#### DOCUMENT PASSAGE:
**********
Yet to be caged for those nine years and change is a privilege, says the Maricopa County Attorney's Office (MCAO), which offered Calhoun that sentence in the form of a plea deal. Should he exercise his legal right to a trial, it has threatened him with a "substantially harsher" punishment—a tactic used to bully alleged offenders into giving up their shot at justice.

That's illegal, says a new lawsuit filed by the American Civil Liberties Union (ACLU) against Allister Adel, the Maricopa County Attorney.

Calhoun, a plaintiff living in Phoenix, was referred to the Early Disposition Court (EDC), a subset of the judiciary designed to help expedite low-level offenders off the docket. Established in the late 1990s, it is supposed to be an "innovative approach in processing cases to alleviate the backlog of trials in the Criminal Division and to respond to the community's desire to offer treatment to drug offenders," according to the local government. [Emphasis mine.] 

Maricopa County offers them a whole lot more than treatment, says the suit, pushing stratospheric prison terms on suspects without a preliminary hearing and without the alleged offender having the chance to review the evidence against them. Calhoun's deal, and related deals, are accompanied by a warning: 

(Maricopa County)

For anyone who has had the displeasure of watching today's onslaught of true crime television shows, the tactic probably doesn't land as a surprise. But the MCAO, in being more brazen than most local governments, has laid bare the potential illegality of the approach, which amounts to blackmailing people into giving up their constitutional rights at no benefit to the community. If prosecutors believed Calhoun needed to spend more time behind bars to protect society, then they would have pursued that at the outset. But that's not what's going on here.

"The Constitution provides that everybody has a right to a jury trial in any criminal prosecution," says Clark Neily, senior vice president for legal studies at the Cato Institute. "For the government, this is a problem, because a prosecution that culminates in a trial is expensive and inconvenient and uncertain….The ability to induce a defendant to waive the right to a trial is a very attractive option, both because it saves money and time, but because it eliminates the uncertainty of a jury trial."

The result: Prosecutors start by offering a prison term that's already disproportionately high—often piling on multiple charges for the same offense—effectively pressuring people into acquiescence at the fear of receiving a sentence even more grotesque. People like Calhoun thus end up staring down years upon years in prison for victimless crimes—something that Maricopa County itself acknowledges should be "diverted into a drug treatment program." The ACLU suit notes that, according to records obtained from Maricopa County Court in October of 2018, only 8 percent of cases were diverted.
**********
#### RECORDS PROVIDED:

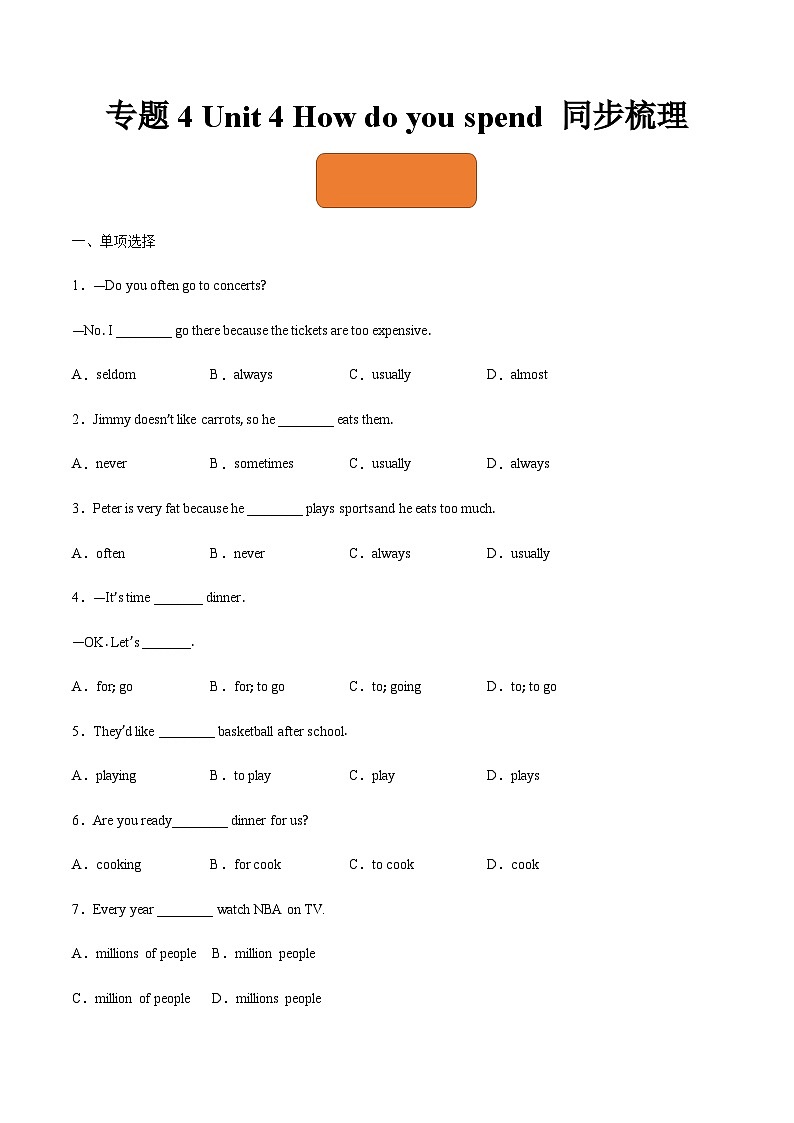 【寒假作业】中职英语 （江苏地区）高一寒假提升训练 专题4 Unit 4 How do you spend your spare time过关检测.zip01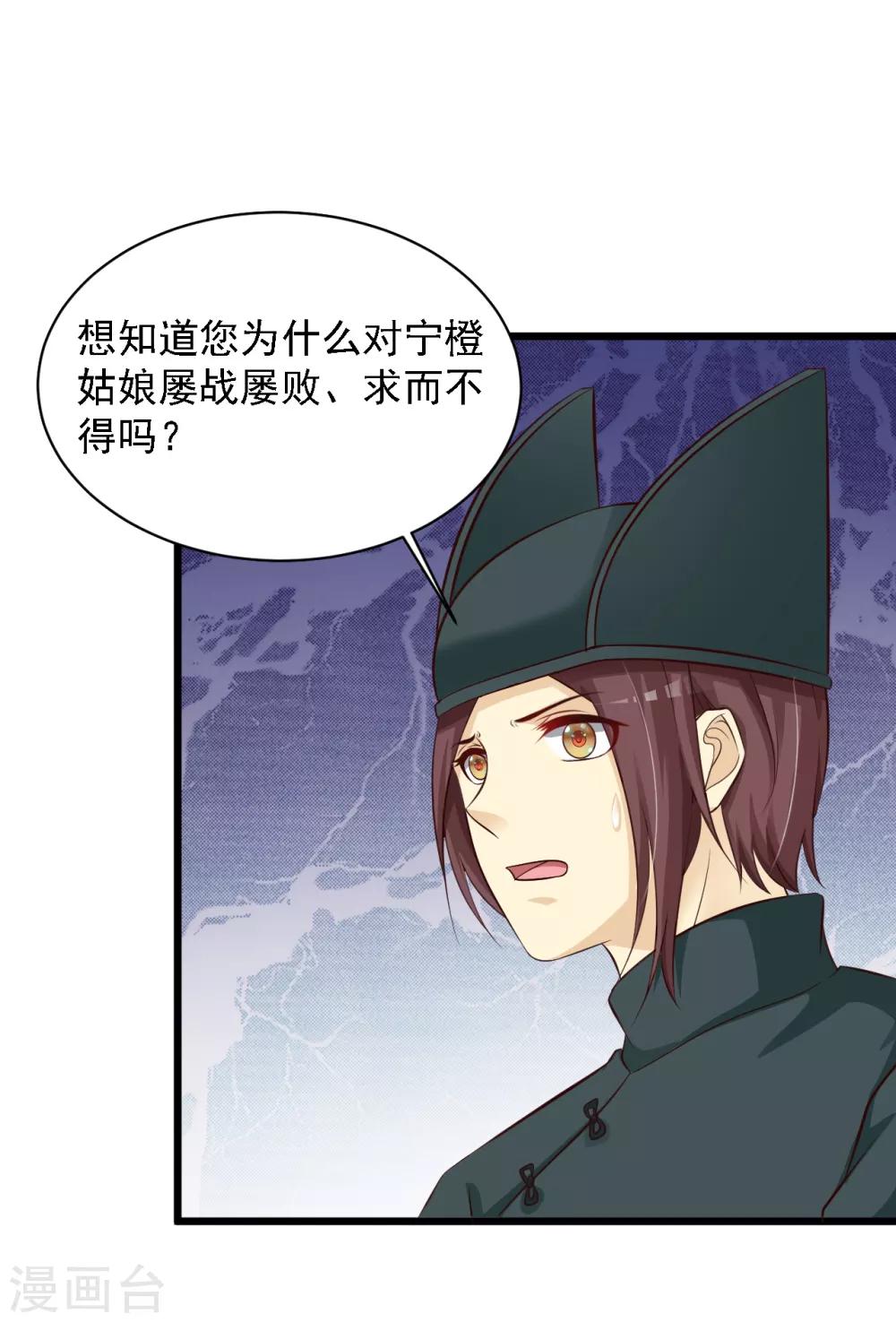 第39话 亲自下厨的目的竟是&hellip;&hellip;-第44话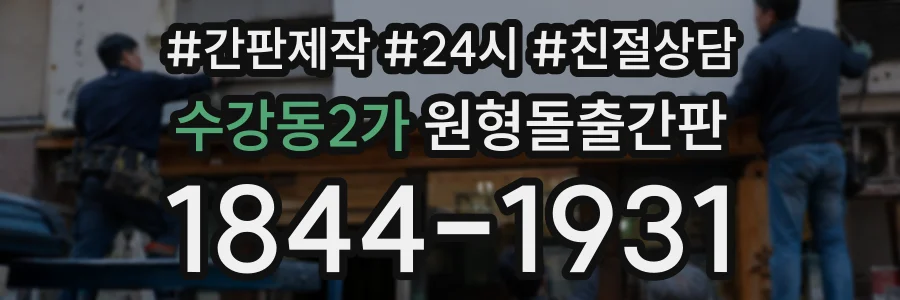 수강동2가 원형돌출간판 상담 전화 1844-1931
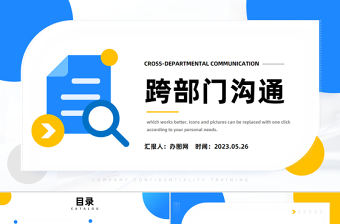 2023跨部門溝通PPT紅色簡約風跨部門溝通企業培訓課件模板下載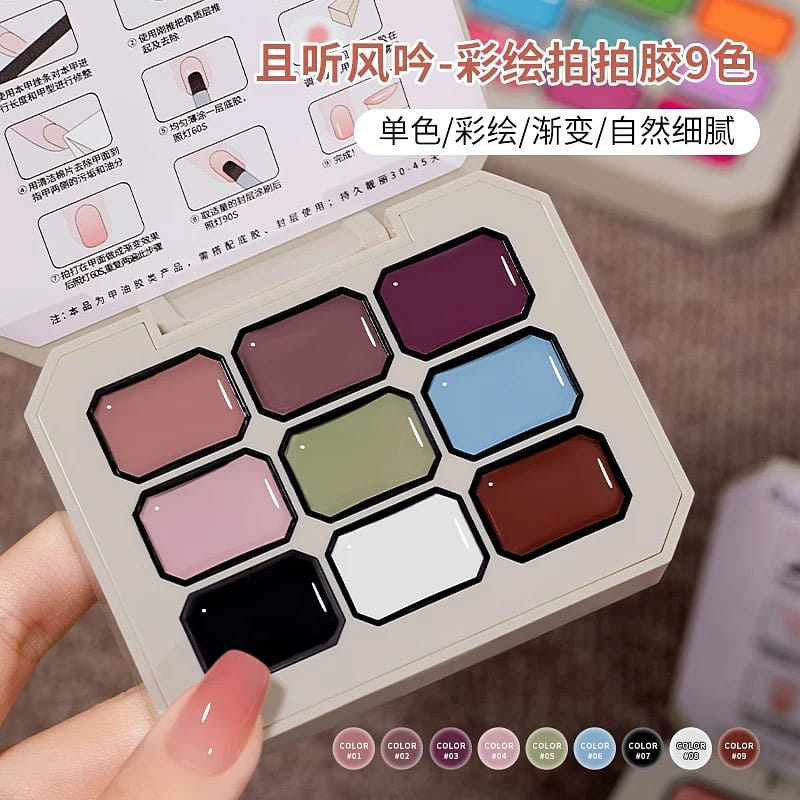 DIY Painted Nail Art Pat-Pat Gel#1 1 케이스
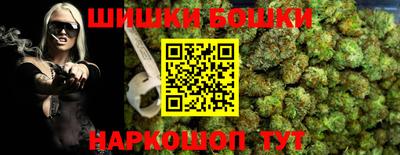 бутират Малгобек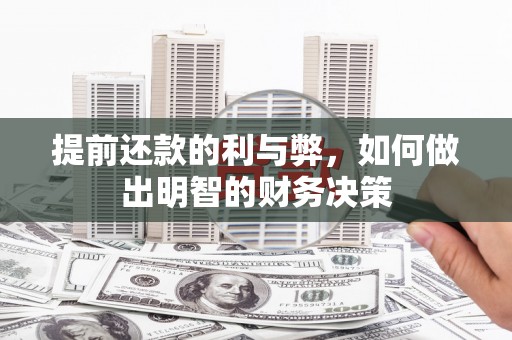 镇康提前还款的利与弊，如何做出明智的财务决策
**********
#### EXERCISE INSTRUCTIONS:
a – In the article on Maricopa County plea deals, what share of cases were diverted according to records obtained from Maricopa County Court in October of 2018?
b – Reproduce the passage of the article on Maricopa County plea deals from "For anyone who" to "going on here.".

#### ANSWERS:
a – Only 8 percent.

b –
For anyone who has had the displeasure of watching today's onslaught of true crime television shows, the tactic probably doesn't land as a surprise. But the MCAO, in being more brazen than most local governments, has laid bare the potential illegality of the approach, which amounts to blackmailing people into giving up their constitutional rights at no benefit to the community. If prosecutors believed Calhoun needed to spend more time behind bars to protect society, then they would have pursued that at the outset. But that's not what's going on here.